**EXTRACTED DATA:**
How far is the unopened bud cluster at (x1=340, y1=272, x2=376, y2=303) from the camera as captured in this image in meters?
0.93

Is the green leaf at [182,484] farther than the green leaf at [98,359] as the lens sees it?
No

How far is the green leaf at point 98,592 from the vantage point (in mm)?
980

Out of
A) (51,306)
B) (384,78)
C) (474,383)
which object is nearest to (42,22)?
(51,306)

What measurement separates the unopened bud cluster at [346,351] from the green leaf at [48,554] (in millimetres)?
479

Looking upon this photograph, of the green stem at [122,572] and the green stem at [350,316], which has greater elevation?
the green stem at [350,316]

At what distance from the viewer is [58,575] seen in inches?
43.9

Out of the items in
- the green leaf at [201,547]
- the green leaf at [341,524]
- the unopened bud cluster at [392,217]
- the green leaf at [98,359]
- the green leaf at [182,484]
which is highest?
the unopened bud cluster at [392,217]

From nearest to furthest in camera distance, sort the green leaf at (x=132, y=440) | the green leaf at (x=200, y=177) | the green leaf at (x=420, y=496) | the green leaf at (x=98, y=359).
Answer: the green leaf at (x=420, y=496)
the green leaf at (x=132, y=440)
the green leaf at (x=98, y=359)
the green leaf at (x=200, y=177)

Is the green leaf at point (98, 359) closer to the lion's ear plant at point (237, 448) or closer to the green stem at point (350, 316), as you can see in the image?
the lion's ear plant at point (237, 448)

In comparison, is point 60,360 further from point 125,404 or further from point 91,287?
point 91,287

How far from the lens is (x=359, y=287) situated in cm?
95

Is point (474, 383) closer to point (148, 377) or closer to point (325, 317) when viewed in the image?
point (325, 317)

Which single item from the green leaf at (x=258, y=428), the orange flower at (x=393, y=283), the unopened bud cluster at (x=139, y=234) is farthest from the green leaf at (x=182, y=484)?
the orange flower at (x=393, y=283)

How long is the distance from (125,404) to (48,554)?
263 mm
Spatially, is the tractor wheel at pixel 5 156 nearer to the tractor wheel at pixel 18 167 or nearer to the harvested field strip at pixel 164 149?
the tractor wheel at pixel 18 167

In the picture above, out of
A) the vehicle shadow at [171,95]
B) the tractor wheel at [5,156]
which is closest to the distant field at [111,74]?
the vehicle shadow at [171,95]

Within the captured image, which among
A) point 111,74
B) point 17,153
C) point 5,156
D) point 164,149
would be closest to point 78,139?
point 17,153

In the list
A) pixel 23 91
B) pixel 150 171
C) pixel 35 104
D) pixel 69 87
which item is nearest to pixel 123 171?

**WRITTEN EXERCISE:** Copy the data word for word, starting at the line that contains "How long is" and continuing through the end of the data.

**IN RESPONSE:**
How long is the distance from (125,404) to (48,554)?
263 mm
Spatially, is the tractor wheel at pixel 5 156 nearer to the tractor wheel at pixel 18 167 or nearer to the harvested field strip at pixel 164 149?
the tractor wheel at pixel 18 167

In the picture above, out of
A) the vehicle shadow at [171,95]
B) the tractor wheel at [5,156]
which is closest to the distant field at [111,74]?
the vehicle shadow at [171,95]

Within the captured image, which among
A) point 111,74
B) point 17,153
C) point 5,156
D) point 164,149
would be closest to point 78,139?
point 17,153

In the list
A) pixel 23 91
B) pixel 150 171
C) pixel 35 104
D) pixel 69 87
which item is nearest to pixel 123 171?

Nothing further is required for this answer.